Task brief: Rescale the material from the line with "farthest from [32,405]: which" through the end, reproducing only those lines with their requests, and multiply every number in the answers (coordinates and distances) by 0.55. Round each result to the same number of decimal places the original had, rounding halves up.
::: Items :::
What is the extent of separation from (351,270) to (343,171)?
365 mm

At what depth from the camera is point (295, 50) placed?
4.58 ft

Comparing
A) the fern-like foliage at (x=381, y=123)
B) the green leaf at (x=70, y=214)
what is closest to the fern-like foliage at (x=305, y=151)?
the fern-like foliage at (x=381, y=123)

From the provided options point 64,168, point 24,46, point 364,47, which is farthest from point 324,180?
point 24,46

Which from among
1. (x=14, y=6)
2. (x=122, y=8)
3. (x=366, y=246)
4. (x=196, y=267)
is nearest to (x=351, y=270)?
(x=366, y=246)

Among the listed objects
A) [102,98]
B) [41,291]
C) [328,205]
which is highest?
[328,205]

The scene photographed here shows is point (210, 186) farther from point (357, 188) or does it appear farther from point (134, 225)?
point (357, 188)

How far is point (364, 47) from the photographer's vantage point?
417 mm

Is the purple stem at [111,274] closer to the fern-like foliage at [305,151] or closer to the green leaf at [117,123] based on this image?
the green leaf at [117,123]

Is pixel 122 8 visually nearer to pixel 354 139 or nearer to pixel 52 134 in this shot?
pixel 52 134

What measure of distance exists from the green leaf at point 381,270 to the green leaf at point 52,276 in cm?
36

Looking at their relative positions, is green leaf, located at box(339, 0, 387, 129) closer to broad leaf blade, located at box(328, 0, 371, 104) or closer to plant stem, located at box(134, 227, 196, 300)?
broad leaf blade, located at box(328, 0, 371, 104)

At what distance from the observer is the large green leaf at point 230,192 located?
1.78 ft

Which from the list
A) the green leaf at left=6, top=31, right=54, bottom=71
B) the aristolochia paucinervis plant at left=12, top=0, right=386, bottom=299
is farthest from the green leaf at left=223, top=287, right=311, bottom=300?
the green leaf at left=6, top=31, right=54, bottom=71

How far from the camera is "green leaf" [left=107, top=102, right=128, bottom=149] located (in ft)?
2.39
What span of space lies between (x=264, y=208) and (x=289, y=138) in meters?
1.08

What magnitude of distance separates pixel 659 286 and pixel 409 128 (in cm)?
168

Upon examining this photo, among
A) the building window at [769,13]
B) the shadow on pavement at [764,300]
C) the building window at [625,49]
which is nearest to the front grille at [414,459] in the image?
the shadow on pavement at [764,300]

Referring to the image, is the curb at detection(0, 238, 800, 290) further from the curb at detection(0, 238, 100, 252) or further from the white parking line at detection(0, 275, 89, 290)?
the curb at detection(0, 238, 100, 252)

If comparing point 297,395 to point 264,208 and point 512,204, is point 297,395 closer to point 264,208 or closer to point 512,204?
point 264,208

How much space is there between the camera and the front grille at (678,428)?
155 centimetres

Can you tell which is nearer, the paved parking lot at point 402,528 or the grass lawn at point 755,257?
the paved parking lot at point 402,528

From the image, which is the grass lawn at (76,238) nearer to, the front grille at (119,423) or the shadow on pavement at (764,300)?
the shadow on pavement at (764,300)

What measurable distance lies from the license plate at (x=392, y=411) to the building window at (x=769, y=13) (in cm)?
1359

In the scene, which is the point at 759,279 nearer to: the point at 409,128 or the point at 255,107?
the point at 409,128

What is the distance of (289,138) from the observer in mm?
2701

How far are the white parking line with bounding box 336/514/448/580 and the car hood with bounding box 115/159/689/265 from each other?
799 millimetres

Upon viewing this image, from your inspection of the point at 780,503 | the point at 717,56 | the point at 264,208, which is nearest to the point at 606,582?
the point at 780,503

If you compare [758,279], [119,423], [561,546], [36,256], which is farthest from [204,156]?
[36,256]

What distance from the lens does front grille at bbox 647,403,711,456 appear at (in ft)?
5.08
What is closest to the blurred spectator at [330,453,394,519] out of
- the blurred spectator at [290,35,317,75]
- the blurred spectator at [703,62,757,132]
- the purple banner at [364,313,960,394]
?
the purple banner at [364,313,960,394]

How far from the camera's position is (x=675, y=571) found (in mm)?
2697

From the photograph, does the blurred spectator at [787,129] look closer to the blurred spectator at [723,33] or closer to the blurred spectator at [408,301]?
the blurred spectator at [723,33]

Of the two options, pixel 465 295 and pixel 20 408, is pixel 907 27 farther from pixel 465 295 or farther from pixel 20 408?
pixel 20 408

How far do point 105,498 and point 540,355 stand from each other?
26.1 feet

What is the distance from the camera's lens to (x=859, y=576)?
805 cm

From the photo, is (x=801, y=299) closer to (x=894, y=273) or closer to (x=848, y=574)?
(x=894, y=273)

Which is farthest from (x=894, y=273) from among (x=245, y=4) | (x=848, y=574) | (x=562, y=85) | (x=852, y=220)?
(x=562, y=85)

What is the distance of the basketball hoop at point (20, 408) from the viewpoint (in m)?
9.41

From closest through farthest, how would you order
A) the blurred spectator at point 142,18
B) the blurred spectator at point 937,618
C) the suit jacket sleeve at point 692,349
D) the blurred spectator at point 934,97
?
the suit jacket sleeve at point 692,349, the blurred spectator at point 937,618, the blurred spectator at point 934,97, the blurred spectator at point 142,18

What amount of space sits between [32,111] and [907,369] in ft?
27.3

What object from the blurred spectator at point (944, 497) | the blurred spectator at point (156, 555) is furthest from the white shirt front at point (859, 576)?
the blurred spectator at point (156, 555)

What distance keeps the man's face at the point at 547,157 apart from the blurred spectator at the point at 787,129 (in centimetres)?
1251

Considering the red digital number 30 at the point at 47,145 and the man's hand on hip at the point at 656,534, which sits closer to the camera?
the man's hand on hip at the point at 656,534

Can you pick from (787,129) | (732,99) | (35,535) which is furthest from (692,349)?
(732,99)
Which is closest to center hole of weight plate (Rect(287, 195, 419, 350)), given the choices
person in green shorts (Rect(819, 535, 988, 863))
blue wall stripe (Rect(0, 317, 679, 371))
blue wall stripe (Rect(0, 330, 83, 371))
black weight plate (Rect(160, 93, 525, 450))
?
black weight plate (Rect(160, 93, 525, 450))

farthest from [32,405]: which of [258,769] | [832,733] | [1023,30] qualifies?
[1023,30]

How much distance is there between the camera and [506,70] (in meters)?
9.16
:::
Exercise response:
farthest from [32,405]: which of [258,769] | [832,733] | [1023,30] qualifies?
[563,17]

How much distance is there between the camera and [506,70] (in meters)?
5.04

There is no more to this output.